3.5 The identified aging risk signature for evaluating immunotherapy prognosis

Considering that the constructed aging signature was demonstrated to be associated with tumor microenvironment and immunogenicity, it was hypothesized that this risk signature may contribute to the ICI prognosis. Therefore, an advanced urothelial cancer anti-PD-L1 immunotherapeutic cohort (Imvigor210) with transcriptome data and clinical information was used to explore the association of the identified risk signature with ICI response and outcome. The results suggested that patients with low-risk aging signature scores exhibited a significantly improved ICI survival outcome compared with patients with high-risk scores (log-rank test P = .017; Figure 6A). Moreover, this association remained significant after adjusting for sex, ECOG score, smoking history, and immune phenotype in the multivariate Cox regression model (HR: 0.75, 95% CI: 0.57-0.97, P = .028; Figure 6B).

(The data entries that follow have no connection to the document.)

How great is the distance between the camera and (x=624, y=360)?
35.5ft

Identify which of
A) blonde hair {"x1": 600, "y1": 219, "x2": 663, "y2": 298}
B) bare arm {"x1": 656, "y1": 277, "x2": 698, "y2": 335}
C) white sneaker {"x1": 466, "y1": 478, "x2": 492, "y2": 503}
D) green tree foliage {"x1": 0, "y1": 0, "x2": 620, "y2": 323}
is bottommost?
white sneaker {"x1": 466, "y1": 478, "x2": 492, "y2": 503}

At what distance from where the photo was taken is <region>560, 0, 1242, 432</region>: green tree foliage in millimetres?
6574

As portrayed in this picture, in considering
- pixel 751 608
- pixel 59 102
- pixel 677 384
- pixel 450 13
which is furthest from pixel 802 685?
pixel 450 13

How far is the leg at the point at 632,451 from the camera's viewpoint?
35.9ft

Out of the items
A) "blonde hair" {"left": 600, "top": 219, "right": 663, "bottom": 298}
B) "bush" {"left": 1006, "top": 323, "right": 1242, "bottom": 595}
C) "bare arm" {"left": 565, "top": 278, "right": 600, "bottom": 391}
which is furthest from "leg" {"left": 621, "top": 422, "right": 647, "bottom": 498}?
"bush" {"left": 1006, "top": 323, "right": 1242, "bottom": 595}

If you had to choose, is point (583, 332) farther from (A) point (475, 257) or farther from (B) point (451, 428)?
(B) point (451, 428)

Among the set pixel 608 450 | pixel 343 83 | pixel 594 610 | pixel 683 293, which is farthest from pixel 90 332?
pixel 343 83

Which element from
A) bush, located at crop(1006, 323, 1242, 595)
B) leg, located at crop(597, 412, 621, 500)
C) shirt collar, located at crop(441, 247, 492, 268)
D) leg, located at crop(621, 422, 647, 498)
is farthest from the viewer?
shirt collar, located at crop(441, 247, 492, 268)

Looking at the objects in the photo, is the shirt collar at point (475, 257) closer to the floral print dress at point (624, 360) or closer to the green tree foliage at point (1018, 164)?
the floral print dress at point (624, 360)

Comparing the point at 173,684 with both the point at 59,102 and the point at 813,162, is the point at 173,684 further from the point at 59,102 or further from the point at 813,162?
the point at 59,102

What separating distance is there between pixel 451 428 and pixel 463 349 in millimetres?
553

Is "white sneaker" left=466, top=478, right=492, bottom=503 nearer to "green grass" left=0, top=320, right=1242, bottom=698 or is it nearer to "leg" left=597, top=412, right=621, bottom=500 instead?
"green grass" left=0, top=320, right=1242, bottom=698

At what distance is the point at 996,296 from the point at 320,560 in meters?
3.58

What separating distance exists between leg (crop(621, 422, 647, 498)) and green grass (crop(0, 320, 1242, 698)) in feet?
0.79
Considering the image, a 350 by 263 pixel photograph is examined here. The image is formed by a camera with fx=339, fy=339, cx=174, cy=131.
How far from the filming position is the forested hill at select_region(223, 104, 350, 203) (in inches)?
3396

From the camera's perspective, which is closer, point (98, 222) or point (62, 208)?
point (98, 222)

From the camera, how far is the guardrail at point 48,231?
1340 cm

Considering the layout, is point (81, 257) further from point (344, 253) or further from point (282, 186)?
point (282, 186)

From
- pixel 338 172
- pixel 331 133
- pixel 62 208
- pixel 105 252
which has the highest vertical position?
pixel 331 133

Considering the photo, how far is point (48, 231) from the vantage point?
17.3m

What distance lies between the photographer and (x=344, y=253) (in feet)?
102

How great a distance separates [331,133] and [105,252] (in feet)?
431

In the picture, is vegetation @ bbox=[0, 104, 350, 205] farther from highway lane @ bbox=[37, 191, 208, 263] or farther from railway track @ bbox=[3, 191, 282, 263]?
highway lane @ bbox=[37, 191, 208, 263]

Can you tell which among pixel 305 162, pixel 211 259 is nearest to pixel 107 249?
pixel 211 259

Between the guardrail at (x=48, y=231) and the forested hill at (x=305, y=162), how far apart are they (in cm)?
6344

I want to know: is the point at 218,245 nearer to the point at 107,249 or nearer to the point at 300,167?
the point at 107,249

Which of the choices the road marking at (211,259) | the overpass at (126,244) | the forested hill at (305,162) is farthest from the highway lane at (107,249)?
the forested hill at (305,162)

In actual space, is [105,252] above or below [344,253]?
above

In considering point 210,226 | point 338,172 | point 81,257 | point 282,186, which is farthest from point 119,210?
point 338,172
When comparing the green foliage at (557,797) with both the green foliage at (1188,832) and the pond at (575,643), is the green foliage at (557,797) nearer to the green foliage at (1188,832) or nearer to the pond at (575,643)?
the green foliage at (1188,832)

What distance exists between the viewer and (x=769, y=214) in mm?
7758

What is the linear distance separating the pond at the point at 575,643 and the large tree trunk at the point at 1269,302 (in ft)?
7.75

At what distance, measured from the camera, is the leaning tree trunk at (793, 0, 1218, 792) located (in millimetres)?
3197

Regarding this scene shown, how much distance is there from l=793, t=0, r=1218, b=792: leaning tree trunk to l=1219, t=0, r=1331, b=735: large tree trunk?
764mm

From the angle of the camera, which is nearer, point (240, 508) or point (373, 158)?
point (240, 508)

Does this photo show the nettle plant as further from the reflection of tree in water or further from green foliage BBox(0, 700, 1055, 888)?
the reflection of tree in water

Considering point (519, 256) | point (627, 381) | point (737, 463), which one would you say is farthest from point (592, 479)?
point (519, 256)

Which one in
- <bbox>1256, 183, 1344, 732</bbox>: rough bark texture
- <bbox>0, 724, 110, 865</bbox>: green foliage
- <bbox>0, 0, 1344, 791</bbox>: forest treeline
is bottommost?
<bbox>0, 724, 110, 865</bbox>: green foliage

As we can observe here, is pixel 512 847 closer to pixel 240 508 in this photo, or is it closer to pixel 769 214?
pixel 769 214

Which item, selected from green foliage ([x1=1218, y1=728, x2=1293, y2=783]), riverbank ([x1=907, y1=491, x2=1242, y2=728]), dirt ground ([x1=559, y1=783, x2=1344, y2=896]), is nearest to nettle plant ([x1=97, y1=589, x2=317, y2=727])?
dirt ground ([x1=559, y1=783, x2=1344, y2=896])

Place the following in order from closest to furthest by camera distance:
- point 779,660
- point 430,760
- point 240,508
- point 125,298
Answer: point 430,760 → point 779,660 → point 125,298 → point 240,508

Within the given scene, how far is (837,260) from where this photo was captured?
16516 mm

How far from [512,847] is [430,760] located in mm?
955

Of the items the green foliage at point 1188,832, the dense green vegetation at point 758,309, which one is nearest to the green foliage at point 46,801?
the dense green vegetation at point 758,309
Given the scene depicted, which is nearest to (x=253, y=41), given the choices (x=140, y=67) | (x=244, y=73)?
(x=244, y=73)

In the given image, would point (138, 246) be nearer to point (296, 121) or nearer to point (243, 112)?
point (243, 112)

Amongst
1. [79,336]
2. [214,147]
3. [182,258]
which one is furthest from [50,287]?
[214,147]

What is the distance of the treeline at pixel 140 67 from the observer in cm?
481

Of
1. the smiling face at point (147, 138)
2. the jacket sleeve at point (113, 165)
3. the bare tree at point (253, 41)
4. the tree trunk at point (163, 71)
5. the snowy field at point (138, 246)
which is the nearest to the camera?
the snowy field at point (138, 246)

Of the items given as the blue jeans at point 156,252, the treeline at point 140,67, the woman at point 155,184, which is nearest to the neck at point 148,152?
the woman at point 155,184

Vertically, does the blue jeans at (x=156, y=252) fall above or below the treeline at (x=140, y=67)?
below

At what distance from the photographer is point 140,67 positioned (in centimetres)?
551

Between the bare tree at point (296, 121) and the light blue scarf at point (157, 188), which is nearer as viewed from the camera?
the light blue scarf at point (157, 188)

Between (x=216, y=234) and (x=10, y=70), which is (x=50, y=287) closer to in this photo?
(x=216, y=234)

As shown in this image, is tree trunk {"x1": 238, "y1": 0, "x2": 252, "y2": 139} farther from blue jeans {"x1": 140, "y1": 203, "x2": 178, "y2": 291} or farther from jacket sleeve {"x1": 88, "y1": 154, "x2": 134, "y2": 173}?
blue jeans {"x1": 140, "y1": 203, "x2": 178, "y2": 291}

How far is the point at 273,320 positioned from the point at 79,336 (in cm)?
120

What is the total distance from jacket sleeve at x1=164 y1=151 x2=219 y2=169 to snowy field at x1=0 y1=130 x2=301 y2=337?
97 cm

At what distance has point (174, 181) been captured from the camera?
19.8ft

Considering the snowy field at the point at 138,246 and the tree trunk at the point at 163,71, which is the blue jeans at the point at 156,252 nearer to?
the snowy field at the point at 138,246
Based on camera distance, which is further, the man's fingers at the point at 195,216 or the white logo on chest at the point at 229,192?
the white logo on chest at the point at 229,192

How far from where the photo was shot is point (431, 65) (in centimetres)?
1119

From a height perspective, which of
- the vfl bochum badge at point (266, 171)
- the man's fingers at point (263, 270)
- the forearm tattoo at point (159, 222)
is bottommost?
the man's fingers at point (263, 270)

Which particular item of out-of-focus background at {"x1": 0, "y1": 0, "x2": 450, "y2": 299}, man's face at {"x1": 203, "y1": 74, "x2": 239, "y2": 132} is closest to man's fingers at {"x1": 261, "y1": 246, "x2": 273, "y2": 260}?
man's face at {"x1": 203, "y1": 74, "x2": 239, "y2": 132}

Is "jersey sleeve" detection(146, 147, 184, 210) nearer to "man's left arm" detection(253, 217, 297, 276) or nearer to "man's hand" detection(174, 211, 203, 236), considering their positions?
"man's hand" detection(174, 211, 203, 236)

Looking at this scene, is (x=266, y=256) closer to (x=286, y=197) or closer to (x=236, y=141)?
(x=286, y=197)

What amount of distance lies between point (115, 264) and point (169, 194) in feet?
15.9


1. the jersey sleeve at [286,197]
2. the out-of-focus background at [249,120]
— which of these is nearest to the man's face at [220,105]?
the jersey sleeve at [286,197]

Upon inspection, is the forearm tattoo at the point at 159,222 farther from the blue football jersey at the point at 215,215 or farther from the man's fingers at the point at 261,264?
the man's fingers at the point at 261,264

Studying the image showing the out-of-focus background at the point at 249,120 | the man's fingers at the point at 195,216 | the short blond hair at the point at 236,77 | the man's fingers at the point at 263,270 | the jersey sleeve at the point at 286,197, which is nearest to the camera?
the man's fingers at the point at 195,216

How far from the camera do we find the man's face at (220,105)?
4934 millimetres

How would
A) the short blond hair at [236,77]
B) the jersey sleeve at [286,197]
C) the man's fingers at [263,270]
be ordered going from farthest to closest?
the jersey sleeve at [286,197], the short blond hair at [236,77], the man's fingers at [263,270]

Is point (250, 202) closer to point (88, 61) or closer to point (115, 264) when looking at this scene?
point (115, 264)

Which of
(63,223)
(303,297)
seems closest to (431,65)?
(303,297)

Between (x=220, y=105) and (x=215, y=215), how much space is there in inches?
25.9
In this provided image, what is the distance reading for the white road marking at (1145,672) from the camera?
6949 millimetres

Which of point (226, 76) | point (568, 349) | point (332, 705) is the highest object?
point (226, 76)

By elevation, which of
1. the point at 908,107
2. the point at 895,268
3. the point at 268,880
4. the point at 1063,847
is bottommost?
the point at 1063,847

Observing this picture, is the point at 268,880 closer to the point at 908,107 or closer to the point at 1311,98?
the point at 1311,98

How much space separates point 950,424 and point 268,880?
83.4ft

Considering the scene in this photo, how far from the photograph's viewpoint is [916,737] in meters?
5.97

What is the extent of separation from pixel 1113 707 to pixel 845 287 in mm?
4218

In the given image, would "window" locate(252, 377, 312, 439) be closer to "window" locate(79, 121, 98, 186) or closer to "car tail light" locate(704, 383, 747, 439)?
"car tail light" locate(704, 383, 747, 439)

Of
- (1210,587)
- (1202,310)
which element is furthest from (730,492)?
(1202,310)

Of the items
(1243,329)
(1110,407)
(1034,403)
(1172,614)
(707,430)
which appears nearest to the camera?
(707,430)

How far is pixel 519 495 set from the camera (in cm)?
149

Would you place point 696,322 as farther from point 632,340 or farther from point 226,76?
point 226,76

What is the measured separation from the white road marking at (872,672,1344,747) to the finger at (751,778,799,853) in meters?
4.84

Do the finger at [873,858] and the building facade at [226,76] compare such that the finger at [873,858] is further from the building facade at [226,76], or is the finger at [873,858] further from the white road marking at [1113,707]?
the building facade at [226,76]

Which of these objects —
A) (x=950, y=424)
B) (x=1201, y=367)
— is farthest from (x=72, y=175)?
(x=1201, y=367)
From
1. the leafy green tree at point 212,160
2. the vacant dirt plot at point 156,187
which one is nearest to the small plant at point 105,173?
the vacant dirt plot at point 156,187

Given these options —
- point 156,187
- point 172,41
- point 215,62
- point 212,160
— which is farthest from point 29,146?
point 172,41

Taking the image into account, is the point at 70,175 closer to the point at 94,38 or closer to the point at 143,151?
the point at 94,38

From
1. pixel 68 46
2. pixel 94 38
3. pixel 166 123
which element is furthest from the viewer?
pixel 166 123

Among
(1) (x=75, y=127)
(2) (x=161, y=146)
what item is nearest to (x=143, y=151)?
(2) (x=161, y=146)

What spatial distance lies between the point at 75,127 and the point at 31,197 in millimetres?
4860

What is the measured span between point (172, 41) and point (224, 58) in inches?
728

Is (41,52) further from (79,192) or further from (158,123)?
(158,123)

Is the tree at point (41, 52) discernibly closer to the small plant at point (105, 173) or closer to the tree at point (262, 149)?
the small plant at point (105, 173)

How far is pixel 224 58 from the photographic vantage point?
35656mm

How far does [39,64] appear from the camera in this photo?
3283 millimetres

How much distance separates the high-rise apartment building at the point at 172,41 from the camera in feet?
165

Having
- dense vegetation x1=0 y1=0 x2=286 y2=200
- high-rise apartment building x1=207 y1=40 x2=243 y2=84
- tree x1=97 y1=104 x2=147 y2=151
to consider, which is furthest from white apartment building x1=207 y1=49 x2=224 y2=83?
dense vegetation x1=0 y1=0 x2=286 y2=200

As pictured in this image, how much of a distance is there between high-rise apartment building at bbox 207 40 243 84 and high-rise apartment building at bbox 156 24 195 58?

Further analysis demonstrated that more ICI responders were enriched in the low-risk subgroup (30.0% vs 16.5%, P = .006; Figure 6C). In addition, an elevated proportion of patients with disease control was also found in the low-risk group (52.1% vs 36.7%, P = .009; Figure 6D). Finally, an immunology analysis was performed with the gene expression profile of this ICI cohort. Consistent with the aforementioned results, a significantly increase in the enrichment of immune-related signatures (all P < .01; Figure 6E), immune response-relevant signaling pathways from KEGG and GO databases (Figure 6F,G), as well as favorable immune cell infiltration (Figure S8) were observed in patients with the low-risk aging signature.